I know that there is a way to list all prepared statements for the current session by selecting all rows from the pg_prepared_statements
table, but is there a way to see all prepared statements for all active sessions? I think I'm looking for something like an administrator function, but I can't find anything like it in the docs.
Nope. AFAIK prepared statements are local to a backend; other backends just don't know they exist. You'd need to modify the server to add additional inter-process communication to allow one backend to ask the others about prepared statements.
The backends initally appeared to share the same pg_prepared_statements
table storage, as:
SELECT relfilenode FROM pg_class WHERE relname = 'pg_prepared_statements';
returns the same relfilenode from different backends.
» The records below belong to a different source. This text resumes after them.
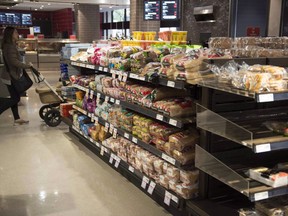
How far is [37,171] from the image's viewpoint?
437 centimetres

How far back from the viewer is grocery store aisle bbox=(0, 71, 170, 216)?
11.2 ft

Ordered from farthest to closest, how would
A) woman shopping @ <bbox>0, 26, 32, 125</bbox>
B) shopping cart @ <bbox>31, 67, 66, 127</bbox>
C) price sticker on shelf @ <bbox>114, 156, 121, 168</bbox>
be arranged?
1. shopping cart @ <bbox>31, 67, 66, 127</bbox>
2. woman shopping @ <bbox>0, 26, 32, 125</bbox>
3. price sticker on shelf @ <bbox>114, 156, 121, 168</bbox>

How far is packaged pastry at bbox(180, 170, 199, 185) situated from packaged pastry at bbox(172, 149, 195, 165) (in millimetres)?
89

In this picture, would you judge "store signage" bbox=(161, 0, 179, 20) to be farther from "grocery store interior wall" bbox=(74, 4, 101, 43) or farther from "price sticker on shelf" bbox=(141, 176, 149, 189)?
"grocery store interior wall" bbox=(74, 4, 101, 43)

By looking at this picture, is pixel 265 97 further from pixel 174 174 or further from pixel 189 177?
pixel 174 174

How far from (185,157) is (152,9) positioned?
21.9ft

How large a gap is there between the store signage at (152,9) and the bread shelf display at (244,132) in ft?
21.9

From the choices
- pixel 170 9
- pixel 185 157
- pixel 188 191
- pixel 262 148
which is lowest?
pixel 188 191

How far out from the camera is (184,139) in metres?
3.02

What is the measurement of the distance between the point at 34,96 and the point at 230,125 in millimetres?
8634

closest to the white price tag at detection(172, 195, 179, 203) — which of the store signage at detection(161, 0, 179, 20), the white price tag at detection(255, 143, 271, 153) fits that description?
the white price tag at detection(255, 143, 271, 153)

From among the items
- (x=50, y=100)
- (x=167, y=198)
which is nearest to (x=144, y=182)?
(x=167, y=198)

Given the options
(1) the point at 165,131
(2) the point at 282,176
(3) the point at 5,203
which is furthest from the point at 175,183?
(3) the point at 5,203

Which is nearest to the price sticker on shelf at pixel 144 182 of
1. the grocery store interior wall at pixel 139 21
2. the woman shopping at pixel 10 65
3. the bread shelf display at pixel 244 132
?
the bread shelf display at pixel 244 132
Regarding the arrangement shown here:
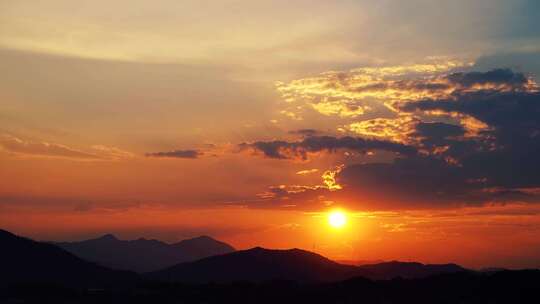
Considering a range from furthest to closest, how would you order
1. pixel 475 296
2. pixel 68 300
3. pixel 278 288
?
1. pixel 278 288
2. pixel 68 300
3. pixel 475 296

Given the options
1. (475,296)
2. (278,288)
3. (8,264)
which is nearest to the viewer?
(475,296)

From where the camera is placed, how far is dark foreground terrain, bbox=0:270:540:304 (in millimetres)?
139500

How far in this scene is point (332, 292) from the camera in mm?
148000

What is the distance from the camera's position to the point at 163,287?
16138 cm

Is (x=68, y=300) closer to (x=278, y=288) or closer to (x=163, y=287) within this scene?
(x=163, y=287)

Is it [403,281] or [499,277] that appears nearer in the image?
[499,277]

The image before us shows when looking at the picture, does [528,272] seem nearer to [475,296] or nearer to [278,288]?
[475,296]

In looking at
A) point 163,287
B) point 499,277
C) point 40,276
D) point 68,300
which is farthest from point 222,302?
point 40,276

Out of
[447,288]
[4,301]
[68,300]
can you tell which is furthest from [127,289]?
[447,288]

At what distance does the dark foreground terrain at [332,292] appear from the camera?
140 meters

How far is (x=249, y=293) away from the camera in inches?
6029

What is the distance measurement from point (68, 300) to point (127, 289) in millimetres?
19339

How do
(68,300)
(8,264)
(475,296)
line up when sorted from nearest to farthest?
(475,296) → (68,300) → (8,264)

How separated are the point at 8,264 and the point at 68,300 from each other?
62978mm
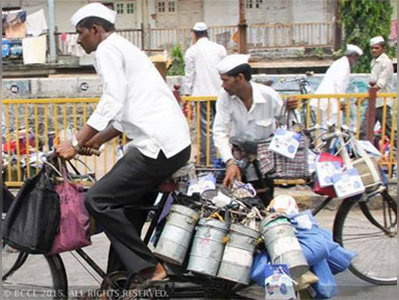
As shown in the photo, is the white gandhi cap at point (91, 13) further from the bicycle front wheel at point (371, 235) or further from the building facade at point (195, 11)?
the building facade at point (195, 11)

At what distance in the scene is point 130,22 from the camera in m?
22.6

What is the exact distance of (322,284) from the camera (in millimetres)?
3500

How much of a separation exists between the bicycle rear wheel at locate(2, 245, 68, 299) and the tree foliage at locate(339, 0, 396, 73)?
13.7 m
I was surprised, as I thought prepared statements had no on-disk presence. If they were on disk I guess you could use the functions from the pageinspect contrib module to read the raw tuples or table pages. Visibility would be a problem; how would you know what was related to a dead/terminated backend, and what was valid?
I tried that, and found that pg_prepared_statements
is actually a view:
regress=# SELECT * FROM heap_page_items(get_raw_page('pg_prepared_statements', 1));
ERROR: cannot get raw page from view "pg_prepared_statements"
specifically a view over the pg_prepared_statement()
function. So there's nothing to inspect. It's backend internal.
This seems like one of those "... but why would you do that?" questions, which is often a sign that someone is asking about a solution they've envisioned to their real problem, rather than asking about their real problem.
So: Why do you want that? What's the real problem you're trying to solve?